The Office of the U.S. Trade Representative released Dec. 22 its second annual assessment of Russia’s compliance with its World Trade Organization commitments. The report reviews specific commitments that Russia undertook as part of its accession to the WTO as well as Russia’s implementation of those commitments. After an encouraging first year as a WTO member Russia has begun to show signs of backsliding during its second year and many protectionist tendencies appear to have gained momentum. The report indicates that Russia has pursued unjustified and retaliatory trade measures against many of its neighbors as well as the United States and rejected the core principles of open trade based on the rule of law.

On the positive side, Russia made a second round of tariff reductions in Aug. 2014 and has reduced customs fees, amended its rules on customs valuation, eliminated some import licensing procedures and lowered export duties consistent with its WTO commitments. However, the U.S. is concerned about certain tariff modifications pursuant to decisions of the Eurasian Economic Commission and is especially troubled by an Aug. 6, 2014 decision by Russian authorities to ban the importation of certain agricultural goods from the U.S. and other countries.

While Russia appears to have complied with its commitments in the area of domestic support to the agriculture industry, U.S. officials remain concerned about the country’s use of sanitary and phytosanitary measures. For example, although Russian authorities have issued guidelines for inspections of foreign meat processing and storage facilities U.S. officials believe the process to approve facilities for export to Russia remains difficult, if not impossible, to complete. Furthermore, Russia maintains certain SPS measures that do not appear consistent with international standards and has not provided WTO members with risk assessments for these measures that, for example, take into account available scientific evidence and risk assessment techniques developed by relevant international organizations.

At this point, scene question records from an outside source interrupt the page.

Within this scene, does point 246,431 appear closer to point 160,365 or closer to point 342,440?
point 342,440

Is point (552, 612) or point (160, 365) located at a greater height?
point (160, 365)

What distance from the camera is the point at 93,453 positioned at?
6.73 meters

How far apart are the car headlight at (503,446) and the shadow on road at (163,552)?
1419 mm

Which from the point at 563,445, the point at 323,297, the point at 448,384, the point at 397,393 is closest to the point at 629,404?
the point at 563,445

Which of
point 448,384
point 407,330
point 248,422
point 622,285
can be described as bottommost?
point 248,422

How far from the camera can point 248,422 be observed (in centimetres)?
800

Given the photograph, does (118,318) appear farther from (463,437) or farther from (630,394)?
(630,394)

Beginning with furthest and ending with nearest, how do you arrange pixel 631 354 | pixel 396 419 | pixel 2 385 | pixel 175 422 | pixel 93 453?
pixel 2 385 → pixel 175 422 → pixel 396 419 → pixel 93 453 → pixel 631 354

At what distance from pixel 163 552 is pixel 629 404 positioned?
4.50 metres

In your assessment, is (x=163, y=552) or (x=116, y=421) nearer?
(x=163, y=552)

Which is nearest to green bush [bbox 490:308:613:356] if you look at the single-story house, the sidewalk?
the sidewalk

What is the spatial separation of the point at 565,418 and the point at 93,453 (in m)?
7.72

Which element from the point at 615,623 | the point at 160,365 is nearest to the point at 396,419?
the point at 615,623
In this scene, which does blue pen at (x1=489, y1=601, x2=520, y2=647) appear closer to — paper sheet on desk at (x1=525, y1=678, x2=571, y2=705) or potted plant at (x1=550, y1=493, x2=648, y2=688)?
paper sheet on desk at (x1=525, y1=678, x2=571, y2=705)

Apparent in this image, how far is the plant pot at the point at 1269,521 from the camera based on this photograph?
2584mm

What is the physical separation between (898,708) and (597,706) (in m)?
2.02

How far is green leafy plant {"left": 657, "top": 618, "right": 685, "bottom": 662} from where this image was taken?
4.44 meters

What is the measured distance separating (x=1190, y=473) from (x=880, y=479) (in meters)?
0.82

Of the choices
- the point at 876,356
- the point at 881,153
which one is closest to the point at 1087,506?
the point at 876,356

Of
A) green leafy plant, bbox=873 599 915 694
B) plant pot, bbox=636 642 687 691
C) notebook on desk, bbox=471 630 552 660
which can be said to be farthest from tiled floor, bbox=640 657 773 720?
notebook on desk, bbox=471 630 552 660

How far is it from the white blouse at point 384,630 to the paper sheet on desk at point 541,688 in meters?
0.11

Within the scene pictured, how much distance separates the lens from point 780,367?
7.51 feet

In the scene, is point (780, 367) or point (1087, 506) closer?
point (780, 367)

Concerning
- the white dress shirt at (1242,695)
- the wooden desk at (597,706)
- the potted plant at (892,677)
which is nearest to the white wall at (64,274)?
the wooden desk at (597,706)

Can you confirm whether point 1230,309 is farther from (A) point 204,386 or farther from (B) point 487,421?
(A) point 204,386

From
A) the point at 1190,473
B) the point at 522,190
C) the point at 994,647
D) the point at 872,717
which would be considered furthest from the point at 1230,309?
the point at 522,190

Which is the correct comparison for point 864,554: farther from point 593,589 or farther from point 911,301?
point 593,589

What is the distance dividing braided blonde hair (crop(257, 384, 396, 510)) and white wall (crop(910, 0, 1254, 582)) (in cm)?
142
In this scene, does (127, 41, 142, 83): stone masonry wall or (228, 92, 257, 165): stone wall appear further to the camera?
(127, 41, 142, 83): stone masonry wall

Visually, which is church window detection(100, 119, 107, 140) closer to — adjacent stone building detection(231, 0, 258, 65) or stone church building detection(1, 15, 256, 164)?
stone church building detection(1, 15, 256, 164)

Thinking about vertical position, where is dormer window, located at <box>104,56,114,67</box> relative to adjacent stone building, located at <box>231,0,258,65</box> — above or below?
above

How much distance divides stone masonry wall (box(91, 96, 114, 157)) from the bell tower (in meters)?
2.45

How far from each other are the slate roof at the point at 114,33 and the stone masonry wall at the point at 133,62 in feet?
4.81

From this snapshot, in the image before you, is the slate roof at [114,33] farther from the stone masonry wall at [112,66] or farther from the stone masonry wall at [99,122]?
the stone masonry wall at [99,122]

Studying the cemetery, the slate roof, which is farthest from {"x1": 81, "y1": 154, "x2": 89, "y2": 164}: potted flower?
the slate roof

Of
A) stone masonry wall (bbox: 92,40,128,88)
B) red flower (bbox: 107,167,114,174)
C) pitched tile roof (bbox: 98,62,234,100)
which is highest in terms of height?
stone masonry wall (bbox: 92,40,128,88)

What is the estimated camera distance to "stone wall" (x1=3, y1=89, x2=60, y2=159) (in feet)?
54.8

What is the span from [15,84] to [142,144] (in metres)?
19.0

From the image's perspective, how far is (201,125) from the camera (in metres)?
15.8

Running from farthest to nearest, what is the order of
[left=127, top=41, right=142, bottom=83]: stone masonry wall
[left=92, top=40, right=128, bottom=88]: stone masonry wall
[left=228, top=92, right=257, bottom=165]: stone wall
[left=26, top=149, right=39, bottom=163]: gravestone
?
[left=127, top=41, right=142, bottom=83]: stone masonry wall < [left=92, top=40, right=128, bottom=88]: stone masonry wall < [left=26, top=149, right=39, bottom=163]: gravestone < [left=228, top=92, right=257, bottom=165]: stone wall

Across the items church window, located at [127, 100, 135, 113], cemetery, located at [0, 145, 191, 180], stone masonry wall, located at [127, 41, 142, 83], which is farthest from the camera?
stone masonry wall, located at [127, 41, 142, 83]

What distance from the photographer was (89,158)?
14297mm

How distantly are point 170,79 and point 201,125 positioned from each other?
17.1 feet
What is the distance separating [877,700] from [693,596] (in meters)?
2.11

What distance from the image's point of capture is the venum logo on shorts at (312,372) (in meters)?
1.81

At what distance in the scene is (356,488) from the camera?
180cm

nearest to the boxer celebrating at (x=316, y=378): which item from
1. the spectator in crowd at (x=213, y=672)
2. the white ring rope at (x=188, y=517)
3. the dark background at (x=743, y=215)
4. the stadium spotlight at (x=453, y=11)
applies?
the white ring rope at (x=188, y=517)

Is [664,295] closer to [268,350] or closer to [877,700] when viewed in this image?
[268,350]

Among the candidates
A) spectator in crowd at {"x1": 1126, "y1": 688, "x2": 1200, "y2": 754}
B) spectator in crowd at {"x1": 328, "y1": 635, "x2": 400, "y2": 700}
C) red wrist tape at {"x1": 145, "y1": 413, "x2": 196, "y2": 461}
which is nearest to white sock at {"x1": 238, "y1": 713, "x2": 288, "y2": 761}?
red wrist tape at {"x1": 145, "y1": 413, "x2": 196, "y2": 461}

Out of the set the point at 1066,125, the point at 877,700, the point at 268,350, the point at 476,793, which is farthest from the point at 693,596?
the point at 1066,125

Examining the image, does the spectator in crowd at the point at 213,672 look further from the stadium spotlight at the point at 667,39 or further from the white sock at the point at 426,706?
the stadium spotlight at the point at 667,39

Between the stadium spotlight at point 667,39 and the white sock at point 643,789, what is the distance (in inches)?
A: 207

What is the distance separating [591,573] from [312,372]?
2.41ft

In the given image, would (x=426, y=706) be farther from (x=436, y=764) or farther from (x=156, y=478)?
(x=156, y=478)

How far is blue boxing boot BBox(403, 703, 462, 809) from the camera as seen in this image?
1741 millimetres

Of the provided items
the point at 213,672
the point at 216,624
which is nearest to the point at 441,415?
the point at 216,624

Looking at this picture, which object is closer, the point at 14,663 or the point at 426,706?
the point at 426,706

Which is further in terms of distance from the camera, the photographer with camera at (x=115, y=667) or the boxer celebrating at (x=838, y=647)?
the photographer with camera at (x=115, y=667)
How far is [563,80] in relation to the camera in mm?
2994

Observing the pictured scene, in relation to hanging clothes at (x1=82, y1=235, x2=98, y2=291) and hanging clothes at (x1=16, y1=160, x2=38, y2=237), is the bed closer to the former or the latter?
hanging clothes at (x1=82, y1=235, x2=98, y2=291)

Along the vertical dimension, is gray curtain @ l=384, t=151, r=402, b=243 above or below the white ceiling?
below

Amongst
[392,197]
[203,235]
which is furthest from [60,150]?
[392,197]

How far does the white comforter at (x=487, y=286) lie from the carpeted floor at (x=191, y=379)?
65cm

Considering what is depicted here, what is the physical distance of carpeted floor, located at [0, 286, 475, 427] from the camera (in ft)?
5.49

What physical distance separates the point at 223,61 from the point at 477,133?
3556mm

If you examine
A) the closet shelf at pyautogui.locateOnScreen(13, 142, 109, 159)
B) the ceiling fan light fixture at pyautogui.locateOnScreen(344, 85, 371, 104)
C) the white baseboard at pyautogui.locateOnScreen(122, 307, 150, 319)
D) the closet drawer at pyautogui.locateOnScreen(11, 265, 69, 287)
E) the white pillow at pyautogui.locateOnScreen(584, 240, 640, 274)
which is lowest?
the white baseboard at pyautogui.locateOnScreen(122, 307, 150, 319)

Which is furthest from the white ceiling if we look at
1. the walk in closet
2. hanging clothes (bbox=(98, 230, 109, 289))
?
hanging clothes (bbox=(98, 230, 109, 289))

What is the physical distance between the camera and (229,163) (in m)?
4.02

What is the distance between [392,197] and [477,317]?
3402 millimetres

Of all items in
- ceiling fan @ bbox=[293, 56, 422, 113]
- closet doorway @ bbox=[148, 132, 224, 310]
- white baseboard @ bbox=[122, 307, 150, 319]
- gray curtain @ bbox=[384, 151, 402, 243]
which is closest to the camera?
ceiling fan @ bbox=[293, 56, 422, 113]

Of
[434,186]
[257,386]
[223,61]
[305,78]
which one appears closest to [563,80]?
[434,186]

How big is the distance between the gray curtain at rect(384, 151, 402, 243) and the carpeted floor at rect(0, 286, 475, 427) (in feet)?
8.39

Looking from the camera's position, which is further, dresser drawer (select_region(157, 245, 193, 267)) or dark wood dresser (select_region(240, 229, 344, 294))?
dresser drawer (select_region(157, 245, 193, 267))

The report also describes other non-tariff measures in Russia that can act as “behind the border” measures that favor domestically-produced goods. Russia appears to have resolved national treatment concerns raised by its automotive “recycling fee” but its increasingly protectionist postures in other areas have raised a number of WTO concerns. For example, Russia’s application of a levy on products that can be used to reproduce copyrighted material for personal use, as well as its value-added tax regime on royalties for cinema products, have raised concerns about potentially discriminatory treatment.

Other U.S. concerns outlined in the report include the comprehensiveness of Russia’s technical barriers to trade notifications and the delay in establishing a single TBT inquiry point, Russia’s inadequate enforcement of intellectual property rights especially with regard to online piracy and sales of counterfeit goods, and certain protectionist tendencies that are beginning to appear in Russia’s services sector.

The U.S. also paying close attention to such matters as the use of subsidies and price controls in Russia especially as they relate to titanium and natural gas, Russia’s introduction of domestic purchasing requirements that apply to state-owned and state-controlled enterprises, and preference programs for government purchases of products such as automobiles, satellite navigation systems, software, medical devices and pharmaceutical goods.

USTR plans to continue to closely monitor Russia’s implementation of its WTO commitments and intends to use all appropriate means to resolve any concerns.